• 23/06/2024

Stamp duty reform the solution to ageing in place

Domain.com – 3 November 2015

By Steven Rowley


Research released by the Australian Population Research Institute on Monday blamed the number of older households ageing in place for the inability of younger families to buy homes with backyards.

Families currently have little choice. Either they relocate somewhere further out of the city with a housing option that offers internal space and a backyard, or they choose to live in an apartment. Given the vast majority of apartments are not developed with families in mind, that is not much of a choice.

Younger families are making the choice between being pushed further out, or foregoing a backyard. Photo: Paul Rovere

For households with no children, single or couple, the apartment is an option and growing numbers are choosing amenity over space, but for individuals who themselves grew up with a large backyard it is difficult to want anything else for your children.

But who can blame the older households for holding on to their homes?
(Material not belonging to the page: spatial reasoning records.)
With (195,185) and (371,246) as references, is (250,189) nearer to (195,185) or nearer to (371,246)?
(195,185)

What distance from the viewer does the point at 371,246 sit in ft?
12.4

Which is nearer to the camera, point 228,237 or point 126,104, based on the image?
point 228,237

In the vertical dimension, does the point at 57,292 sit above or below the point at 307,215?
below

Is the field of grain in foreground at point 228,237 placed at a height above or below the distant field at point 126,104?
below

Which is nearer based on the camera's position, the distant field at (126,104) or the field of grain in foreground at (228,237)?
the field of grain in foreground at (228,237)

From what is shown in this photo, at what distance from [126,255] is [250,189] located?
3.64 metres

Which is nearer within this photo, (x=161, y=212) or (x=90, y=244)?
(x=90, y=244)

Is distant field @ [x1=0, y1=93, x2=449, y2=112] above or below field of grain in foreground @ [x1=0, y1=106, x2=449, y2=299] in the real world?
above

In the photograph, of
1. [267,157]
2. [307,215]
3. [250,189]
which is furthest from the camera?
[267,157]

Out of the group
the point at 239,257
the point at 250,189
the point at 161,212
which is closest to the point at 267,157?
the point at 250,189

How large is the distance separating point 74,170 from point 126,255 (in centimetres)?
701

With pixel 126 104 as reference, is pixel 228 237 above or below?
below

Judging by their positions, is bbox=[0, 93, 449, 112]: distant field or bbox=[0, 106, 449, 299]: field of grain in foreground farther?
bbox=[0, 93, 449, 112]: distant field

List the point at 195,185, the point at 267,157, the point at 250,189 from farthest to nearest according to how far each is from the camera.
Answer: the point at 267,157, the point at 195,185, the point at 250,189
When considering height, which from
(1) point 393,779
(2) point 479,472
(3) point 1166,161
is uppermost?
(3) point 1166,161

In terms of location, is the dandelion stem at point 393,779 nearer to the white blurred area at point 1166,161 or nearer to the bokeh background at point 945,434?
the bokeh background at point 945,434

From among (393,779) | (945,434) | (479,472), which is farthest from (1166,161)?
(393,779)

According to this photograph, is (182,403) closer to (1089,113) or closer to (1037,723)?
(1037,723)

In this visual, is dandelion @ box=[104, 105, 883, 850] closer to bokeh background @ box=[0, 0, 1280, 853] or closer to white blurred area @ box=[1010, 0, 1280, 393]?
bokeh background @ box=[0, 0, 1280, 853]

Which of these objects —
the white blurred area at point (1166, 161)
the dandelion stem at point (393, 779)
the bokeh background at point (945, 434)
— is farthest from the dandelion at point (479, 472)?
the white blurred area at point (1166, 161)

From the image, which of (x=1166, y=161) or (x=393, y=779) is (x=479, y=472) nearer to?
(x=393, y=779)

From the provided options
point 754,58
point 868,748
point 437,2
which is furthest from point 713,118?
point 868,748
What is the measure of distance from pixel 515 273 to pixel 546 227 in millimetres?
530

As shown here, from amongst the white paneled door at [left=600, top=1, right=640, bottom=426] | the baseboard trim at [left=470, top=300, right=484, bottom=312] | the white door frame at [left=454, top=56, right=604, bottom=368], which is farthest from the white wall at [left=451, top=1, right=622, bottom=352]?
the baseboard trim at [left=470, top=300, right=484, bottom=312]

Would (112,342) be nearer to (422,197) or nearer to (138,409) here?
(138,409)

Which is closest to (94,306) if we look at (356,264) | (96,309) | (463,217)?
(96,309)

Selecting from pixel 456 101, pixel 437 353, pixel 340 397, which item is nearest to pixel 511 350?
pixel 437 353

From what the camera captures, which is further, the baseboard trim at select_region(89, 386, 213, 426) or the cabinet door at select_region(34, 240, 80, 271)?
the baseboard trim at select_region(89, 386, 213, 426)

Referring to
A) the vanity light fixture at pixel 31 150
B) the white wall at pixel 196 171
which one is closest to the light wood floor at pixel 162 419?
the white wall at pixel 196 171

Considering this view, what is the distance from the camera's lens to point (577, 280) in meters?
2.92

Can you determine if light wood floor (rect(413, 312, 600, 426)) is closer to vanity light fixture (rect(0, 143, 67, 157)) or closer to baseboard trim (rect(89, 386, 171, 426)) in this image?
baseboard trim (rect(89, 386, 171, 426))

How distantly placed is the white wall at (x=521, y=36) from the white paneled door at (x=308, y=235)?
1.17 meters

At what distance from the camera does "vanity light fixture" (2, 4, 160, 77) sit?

Particularly when you get slugged for tens of thousands of dollars in stamp duty if you move and when the housing alternatives available to the older generations are limited.

Until stamp duty is reformed and a greater diversity of housing is available in areas where ageing households actually want to live, older households will continue to age in place until they have no other option. This may be due to health reasons.

Steven Rowley argues for stamp duty to be replaced by a broader-based land tax. Photo: Supplied

While households on high incomes continue to have a choice of housing options across Australian markets, those households on low to moderate incomes, extending to households well above median incomes in some cities, have very few options.

The housing market needs to deliver a variety of housing options for our broad range of household types, and this will require policy intervention to house those on low to moderate incomes.

Instead of the current stamp duty model, we should look at replacing stamp duty with a broad-based land tax. This would lower upfront housing costs by thousands of dollars and would improve mobility as households would not have to pay stamp duty every time they moved.

A land tax would require all households that bought a house to pay an annual sum in tax instead of stamp duty. The tax would effectively be spread across the time spent living in the home rather than paid upfront in one big hit, improving affordability and accessibility. The housing industry is broadly supportive of this reform.

Given the lack of housing options in our major cities, families are being forced out of many of the inner areas. This is not a problem if the employment opportunities exist, but it is hardly ideal if access to work becomes difficult and expensive.

Housing in areas with high quality amenities, often in inner city locations, remain those most in demand because of the lifestyle offered by such suburbs. Consequently demand is high and prices reflect this demand. Infill redevelopment in these areas will not deliver a supply of affordable detached or even attached housing unless there is some form of intervention.

Without intervention and reform to stamp duty, we will see the current patterns of household location continue. Children will stay at home for longer and families will be forced further away from areas of high amenity.